About Bricolage Press
The word bricolage comes from the French verb, bricoler, which has many translations, the most basic being "to tinker." Truest to its French heritage would be the definition of the constant and ever lasting tinkering on one's house, and more specifically, fixing something without going to the store to buy exactly what is needed. It is the creative use of what is at hand and implies using unconventional materials to fix problems. Sometimes we have to improvise, and often, the result is more endearing than first planned.
Bricolage Press was founded on these ideas.
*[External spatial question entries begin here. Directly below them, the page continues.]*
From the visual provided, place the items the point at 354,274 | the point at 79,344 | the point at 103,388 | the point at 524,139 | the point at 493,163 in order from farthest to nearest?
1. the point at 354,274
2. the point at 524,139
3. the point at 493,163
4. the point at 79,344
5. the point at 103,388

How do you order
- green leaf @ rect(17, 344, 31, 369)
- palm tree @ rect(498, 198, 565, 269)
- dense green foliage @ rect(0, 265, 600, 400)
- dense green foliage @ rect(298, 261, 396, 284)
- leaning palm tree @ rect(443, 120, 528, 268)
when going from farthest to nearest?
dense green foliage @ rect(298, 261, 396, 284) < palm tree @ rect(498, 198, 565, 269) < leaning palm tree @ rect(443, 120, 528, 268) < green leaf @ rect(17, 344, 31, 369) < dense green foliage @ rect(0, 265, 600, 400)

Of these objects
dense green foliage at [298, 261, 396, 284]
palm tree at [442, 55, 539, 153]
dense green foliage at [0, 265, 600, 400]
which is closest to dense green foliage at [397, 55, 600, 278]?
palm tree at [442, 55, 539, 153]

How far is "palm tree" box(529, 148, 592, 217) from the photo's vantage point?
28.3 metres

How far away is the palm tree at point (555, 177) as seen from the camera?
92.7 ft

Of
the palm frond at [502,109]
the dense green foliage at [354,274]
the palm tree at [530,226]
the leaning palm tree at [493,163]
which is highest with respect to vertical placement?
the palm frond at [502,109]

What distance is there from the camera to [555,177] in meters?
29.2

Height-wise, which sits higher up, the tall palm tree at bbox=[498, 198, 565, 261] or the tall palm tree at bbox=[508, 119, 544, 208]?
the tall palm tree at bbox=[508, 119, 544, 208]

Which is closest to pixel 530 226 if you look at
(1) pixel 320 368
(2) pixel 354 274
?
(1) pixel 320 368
Monica Medeiros is an interdisciplinary artist with a deep appreciation for slow craft and "the old ways." She grew up the daughter of an antique dealer, under the dusty tables of flea markets, dangling her legs out of a Volkswagen Vanagon as it drove slowly through the Berkeley Hills the night before trash pick up, and playing "store" in an old meat locker in the back of her mom's shop. From this came an appreciation for the unappreciated, a fascination with the old, and a love of handmade. She began letterpress printing at the age of 16 and went on to graduate from Mills College with a degree in Fine Arts and bookmaking. She began experimenting with the intersection of printmaking and natural dyes in 2016 after unlocking the secret world of color in her garden. She lives and maintains her art practice in Vallejo, California with her rescue dogs, Lupita & Pablo.